The hands are important in ballet. In feminine form they are held softy with the second finger extended out just slightly. They remain smooth, slow changing and delicate. However in male classical ballet the hands are interrupted from delicacy often by lifting a women or focusing on quick burst of muscularity. Sergei Polunin has some form to his fingers during specific ballet moves but he also has flat hands for catching himself on the ground and curled finger pushing through his hair. He also at one point makes a fists with his hands which is something not often done by classically trained female ballerinas.  

The way Sergei Polunin expands his limbs through the space is mostly in quick fast points of movement where he is expanding and contracting often. There is a focus on concentrated muscular feats. He has a looseness of his limbs as certain points. Feminine classical ballet is different, the movements are generally supposed to be slow deliberate extensions that show off flexibility and endurance. The motion through space is graceful and full of very structured form.
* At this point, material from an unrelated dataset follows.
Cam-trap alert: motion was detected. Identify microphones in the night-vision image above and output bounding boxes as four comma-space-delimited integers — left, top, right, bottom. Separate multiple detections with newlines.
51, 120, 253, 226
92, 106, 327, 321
Sergei Polunin’s movements come in explosive bursts, the focus on agility and strength. The motions are an embodiment of masculinity, protruding, angular and quick. This assertive action can easily tie into gender stereotypes in general and the conception that our contemporary society still holds about gender. In the gender binary men are noted for strength, assertive attitudes and loud demeanors. Differing from this, women are noted for grace, delicacy and consideration. Women have been expected to uphold this smooth action and water-like nature. Considering the role society has placed on women it is no surprise that femininity in dance is associated with smooth graceful movements. There is an emphasis on posture, detail, fluidity and rounding of the body.

Sergei Polunin’s movements, to “Take Me to Church” by Hozier, uncovers some of the gender bias and associations that are so deeply ingrained in our society, that are reflected in the form, movement and posture of dance.